Prophylactically starting antiepileptics is controversial. Those who have a complaint of seizure should be started on antiepileptics. For seizures, the patient is usually started on levetiracetam, topiramate, lamotrigine, valproic acid, and lacosamide. These drugs interfere less with the hepatic microsomal enzyme system. Other drugs such as phenytoin and carbamazepine are used less frequently as they are potent enzyme inducers that can interfere with both glucocorticoid metabolism and the metabolism of chemotherapeutic agents. Corticosteroids are also used as they lead to excellent symptomatic relief due to their anti-inflammatory action. This leads to a decrease in mass effect. Dexamethasone is the glucocorticoid of choice because of its low mineralocorticoid activity. Initial doses are typically 12-16 mg/d in divided doses orally or IV ( both are equivalent). Concurrent prophylaxis for gastrointestinal ulcers should be prescribed with corticosteroid administration.
Surgical Care
Surgery provides to remove/debulk the tumor. Moreover, histological diagnosis is made possible by the tissue biopsy provided by the surgeon. Other symptom-relieving procedures include ICT (intracranial tension), reducing procedures like VP shunting, EVD insertion, etc. It has been shown that complete resection (>98% based on volumetric MRI) improves median survival compared with subtotal resection (13 vs. 8.8 mo).[rx] For low-grade gliomas, subtotal resection is also advocated (i.e., removal of tissue beyond the MRI-defined abnormalities), suggesting an increase in overall survival with this strategy.[rx]
Other Medications Summary
The venous thromboembolic disease occurs in 20% to 30% of patients with high-grade gliomas and brain metastasis; hence prophylactic anticoagulants should be used during hospitalization and in non-ambulatory patients.

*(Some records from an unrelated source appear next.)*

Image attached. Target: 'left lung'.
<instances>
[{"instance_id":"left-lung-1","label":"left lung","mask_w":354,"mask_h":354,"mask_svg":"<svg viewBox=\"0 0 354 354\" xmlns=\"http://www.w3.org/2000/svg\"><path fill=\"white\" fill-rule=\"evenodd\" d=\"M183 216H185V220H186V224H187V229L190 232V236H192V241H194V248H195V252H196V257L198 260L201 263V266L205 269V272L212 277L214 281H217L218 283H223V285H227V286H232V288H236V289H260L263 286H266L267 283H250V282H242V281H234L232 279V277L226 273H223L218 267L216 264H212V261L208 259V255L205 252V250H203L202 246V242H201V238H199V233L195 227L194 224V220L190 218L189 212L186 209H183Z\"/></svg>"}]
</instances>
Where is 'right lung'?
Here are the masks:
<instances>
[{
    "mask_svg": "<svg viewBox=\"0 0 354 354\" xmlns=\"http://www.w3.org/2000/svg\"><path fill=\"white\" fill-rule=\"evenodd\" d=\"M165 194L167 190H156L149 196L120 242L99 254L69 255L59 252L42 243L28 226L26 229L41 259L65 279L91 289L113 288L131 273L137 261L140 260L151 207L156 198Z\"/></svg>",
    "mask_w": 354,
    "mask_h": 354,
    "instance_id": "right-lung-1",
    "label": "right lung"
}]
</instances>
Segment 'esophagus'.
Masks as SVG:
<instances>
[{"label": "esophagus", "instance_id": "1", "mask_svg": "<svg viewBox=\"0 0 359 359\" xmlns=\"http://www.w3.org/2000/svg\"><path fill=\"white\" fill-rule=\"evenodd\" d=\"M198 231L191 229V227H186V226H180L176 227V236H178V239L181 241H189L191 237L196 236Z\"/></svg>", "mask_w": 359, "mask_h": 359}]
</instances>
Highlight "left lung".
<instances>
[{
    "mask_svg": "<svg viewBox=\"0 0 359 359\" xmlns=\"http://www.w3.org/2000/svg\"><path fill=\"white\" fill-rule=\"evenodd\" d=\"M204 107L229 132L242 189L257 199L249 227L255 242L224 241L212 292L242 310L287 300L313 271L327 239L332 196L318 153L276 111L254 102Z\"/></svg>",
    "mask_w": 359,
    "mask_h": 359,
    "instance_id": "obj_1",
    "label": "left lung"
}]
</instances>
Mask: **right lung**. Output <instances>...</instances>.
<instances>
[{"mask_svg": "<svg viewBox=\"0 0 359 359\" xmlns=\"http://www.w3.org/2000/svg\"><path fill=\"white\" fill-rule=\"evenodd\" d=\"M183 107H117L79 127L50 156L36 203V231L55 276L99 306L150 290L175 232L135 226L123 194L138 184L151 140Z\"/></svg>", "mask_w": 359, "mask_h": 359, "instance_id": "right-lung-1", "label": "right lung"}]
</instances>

Those who have had deep venous thrombosis (DVT) or pulmonary embolus can receive safely therapeutic doses of anticoagulation without increasing the risk for hemorrhage into the tumor.
Antineoplastic Agent
Temozolomide (alkylating agent): Oral alkylating agent converted to MTIC at physiologic pH; 100% bioavailable; approximately 35% crosses the blood-brain barrier.
mTOR inhibitors are also proposed for the treatment of grade 1 astrocytomas.
Postoperative radiation to help treat known or possible residual disease is frequently used in anaplastic astrocytomas. If initial surgery is not an option due to the specific location and/or progression of the malignancy, therapy may include radiation alone. Radiation therapy preferentially destroys or injures rapidly dividing cells, primarily cancerous cells. However, some healthy cells (e.g., hair follicles, bone marrow, etc.) may also be damaged, leading to certain side effects. Thus, during such therapy, the radiation is passed through diseased tissue in carefully calculated dosages to destroy cancer cells while minimizing exposure and damage to normal cells. Radiation therapy works to destroy cancer cells by depositing energy that damages their genetic material, preventing or slowing their growth and replication.
Therapy with certain anticancer drugs (chemotherapy) may also be used to treat individuals with anaplastic astrocytoma. Only one chemotherapeutic agent has been approved for adults with anaplastic astrocytoma. No agents are approved for use in children. Most chemotherapeutic agents have demonstrated only limited effectiveness for treating individuals with anaplastic astrocytoma.
The Food and Drug Administration (FDA) has approved temozolomide (Temodar) for the treatment of adults with anaplastic astrocytoma that has not responded to other forms of therapy (refractory anaplastic astrocytoma). Temodar is manufactured by the Schering-Plough Corporation.